וְאֶלָּא מִכֵּלִים, דִּכְתִיב: ״וְאֶת כׇּל הַכֵּלִים אֲשֶׁר הִזְנִיחַ הַמֶּלֶךְ אָחָז בְּמַלְכוּתוֹ בְּמַעֲלוֹ הֵכַנּוּ וְהִקְדָּשְׁנוּ״, וְאָמַר מָר: ״הֵכַנּוּ״ — שֶׁגְּנַזְנוּם, ״וְהִקְדָּשְׁנוּ״ — שֶׁהִקְדַּשְׁנוּ אֲחֵרִים תַּחְתֵּיהֶן, וְהָא אֵין אָדָם אוֹסֵר דָּבָר שֶׁאֵינוֹ שֶׁלּוֹ!
Mais plutôt, cela est dérivé du cas des ustensiles du Temple qu’Achaz utilisa pour l’idolâtrie, comme il est écrit : « Et tous les ustensiles, que le roi Achaz, durant son règne, avait rejetés lorsqu’il agit perfidement, nous les avons préparés et sanctifiés, et voici, ils sont devant l’autel du Seigneur » (II Chroniques 29:19). Et le Maître a dit : « Nous les avons préparés » signifie que nous les avons enfouis ; « et sanctifiés » signifie que nous avons sanctifié d’autres ustensiles à leur place, puisque les ustensiles originaux étaient interdits. Mais comment Achaz pouvait-il rendre les ustensiles du Temple interdits, alors qu’une personne ne rend pas interdit un objet qui ne lui appartient pas ?
אֶלָּא, כֵּיוָן דַּעֲבַד בְּהוּ מַעֲשֶׂה, אִיתְּסַרוּ לְהוּ; הָכָא נָמֵי, כֵּיוָן שֶׁעָשָׂה בָּהּ מַעֲשֶׂה — אֲסָרָהּ.
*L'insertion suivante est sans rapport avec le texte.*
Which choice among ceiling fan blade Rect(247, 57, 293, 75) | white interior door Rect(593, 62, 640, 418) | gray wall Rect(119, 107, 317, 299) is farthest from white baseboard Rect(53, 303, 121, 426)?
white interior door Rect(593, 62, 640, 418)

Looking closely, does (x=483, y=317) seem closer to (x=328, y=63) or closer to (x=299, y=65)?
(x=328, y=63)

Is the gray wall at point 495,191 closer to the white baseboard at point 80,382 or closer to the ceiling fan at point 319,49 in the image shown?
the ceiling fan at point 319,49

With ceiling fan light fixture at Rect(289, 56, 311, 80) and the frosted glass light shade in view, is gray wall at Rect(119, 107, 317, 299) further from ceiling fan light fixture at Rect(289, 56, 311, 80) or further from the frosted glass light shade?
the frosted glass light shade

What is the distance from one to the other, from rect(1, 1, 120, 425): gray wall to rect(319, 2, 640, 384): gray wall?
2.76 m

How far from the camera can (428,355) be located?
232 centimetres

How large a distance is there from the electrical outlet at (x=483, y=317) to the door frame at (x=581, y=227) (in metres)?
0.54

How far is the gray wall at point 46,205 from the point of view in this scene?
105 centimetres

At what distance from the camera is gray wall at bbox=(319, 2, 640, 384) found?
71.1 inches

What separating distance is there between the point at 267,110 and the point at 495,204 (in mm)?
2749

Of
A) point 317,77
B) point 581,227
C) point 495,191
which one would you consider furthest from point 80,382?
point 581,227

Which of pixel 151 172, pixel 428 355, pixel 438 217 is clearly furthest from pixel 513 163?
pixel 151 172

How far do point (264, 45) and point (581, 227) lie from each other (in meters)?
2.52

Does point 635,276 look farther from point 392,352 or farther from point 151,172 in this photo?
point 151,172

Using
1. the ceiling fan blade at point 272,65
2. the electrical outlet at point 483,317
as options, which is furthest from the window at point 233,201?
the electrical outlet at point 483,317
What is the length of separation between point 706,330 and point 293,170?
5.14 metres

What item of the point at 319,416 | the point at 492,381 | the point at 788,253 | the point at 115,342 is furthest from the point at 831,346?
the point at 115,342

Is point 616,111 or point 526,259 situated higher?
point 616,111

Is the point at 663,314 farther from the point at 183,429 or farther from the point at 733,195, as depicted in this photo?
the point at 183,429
Au contraire, puisque Achaz a accompli sur eux un rite sacrificiel dans un culte idolâtre, les ustensiles furent interdits. Ici aussi, lorsque quelqu’un a accompli un rite sacrificiel sur l’animal d’autrui en l’abattant dans un culte idolâtre, il l’a rendu interdit.
כִּי אֲתָא רַב דִּימִי, אָמַר רַבִּי יוֹחָנָן: אַף עַל פִּי שֶׁאָמְרוּ הַמִּשְׁתַּחֲוֶה לְקַרְקַע עוֹלָם לֹא אֲסָרָהּ, חָפַר בָּהּ בּוֹרוֹת שִׁיחִין וּמְעָרוֹת — אֲסָרָהּ. כִּי אֲתָא רַב שְׁמוּאֵל בַּר יְהוּדָה, אָמַר רַבִּי יוֹחָנָן: אַף עַל פִּי שֶׁאָמְרוּ הַמִּשְׁתַּחֲוֶה לְבַעֲלֵי חַיִּים לֹא אֲסָרָן, עֲשָׂאָן חֲלִיפִין לַעֲבוֹדָה זָרָה — אֲסָרָן.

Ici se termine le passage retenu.